The Quiet After the Storm
Even as the news reports continued to come in and we heard about United Flight 93 in Pennsylvania – there was something else happening right around us. It was quiet – the silence – almost eerie. We lived so close to the airport that the sound of planes was a natural background noise. The orders came in to ground the planes and that silence – it was probably the worst sound I heard that day. It would be hours before we heard that our friend at the Pentagon did indeed survive. Still hours more before friends in New York were located – one who was fortunate enough to have broken her heel on her way to work – and that kept her from being near the World Trade Center.
There were stories, speculations and reaction. It was an awful, awful time and yet I have never been more profoundly grateful to have my family right there within reach and I’ve never been more proud of being an American. My heart goes out to all the families who lost someone then and since. My daughter asked me this weekend, why did I look so sad when I was watching a news report that reflected back on September 11th – she was so young when it happened that she has no memory of it and for that I am grateful as well.

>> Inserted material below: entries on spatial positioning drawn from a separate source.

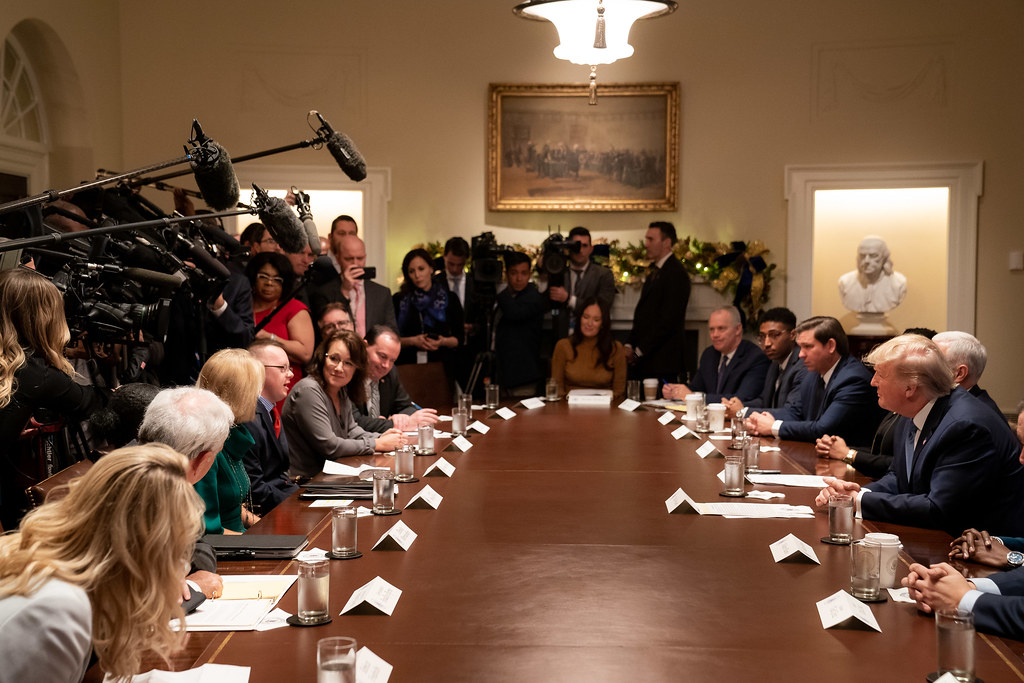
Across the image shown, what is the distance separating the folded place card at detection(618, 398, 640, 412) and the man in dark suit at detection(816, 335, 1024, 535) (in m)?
2.60

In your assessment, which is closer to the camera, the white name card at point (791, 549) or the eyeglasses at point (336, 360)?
the white name card at point (791, 549)

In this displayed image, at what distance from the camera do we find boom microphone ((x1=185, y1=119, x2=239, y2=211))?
3.09 meters

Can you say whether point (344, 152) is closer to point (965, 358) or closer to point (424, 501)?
point (424, 501)

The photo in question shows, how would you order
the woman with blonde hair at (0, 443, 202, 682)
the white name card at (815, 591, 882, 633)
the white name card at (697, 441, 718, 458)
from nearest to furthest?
1. the woman with blonde hair at (0, 443, 202, 682)
2. the white name card at (815, 591, 882, 633)
3. the white name card at (697, 441, 718, 458)

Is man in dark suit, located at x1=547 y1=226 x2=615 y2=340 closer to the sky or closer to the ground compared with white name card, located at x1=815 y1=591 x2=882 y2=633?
closer to the sky

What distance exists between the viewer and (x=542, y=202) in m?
8.94

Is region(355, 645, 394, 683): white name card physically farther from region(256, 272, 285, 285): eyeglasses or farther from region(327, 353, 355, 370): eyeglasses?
region(256, 272, 285, 285): eyeglasses

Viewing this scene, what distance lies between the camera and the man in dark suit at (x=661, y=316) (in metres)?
7.95

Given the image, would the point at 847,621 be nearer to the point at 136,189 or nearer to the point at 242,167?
the point at 136,189

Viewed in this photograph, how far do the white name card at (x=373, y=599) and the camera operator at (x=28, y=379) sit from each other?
1.69 metres

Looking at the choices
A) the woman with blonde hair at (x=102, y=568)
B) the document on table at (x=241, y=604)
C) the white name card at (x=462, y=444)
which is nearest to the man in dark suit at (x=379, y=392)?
the white name card at (x=462, y=444)

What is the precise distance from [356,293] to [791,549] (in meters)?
4.78

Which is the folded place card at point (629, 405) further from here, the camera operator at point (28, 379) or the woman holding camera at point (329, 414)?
the camera operator at point (28, 379)

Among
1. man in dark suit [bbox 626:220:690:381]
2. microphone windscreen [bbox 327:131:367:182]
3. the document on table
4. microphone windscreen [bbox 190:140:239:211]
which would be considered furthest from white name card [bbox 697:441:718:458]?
man in dark suit [bbox 626:220:690:381]
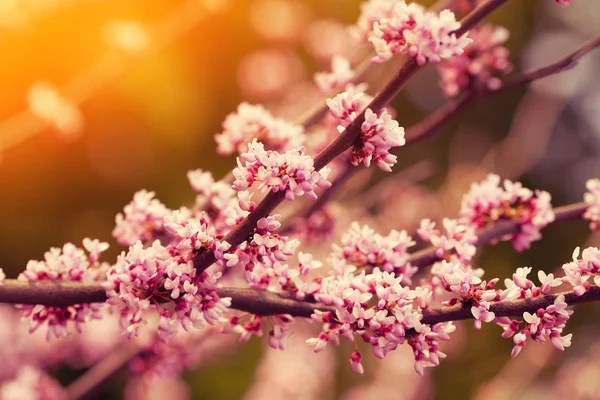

I will be sharing more stories from September 11th and the days that followed. If you have a story to tell, please share it. Sherry was right when she said that September 11th united us as a people; as Americans. She was right. Because on that day and the days that have followed – our differences were not what highlighted our interactions – it was our pride in who are as a people – a place where being different is acceptable and being an American is about being an individual.
I pledge allegiance to the Flag
of the United States of America,
and to the Republic for which it stands:
one Nation under God, indivisible,
With Liberty and Justice for all.
Remember, remember the 11th of September.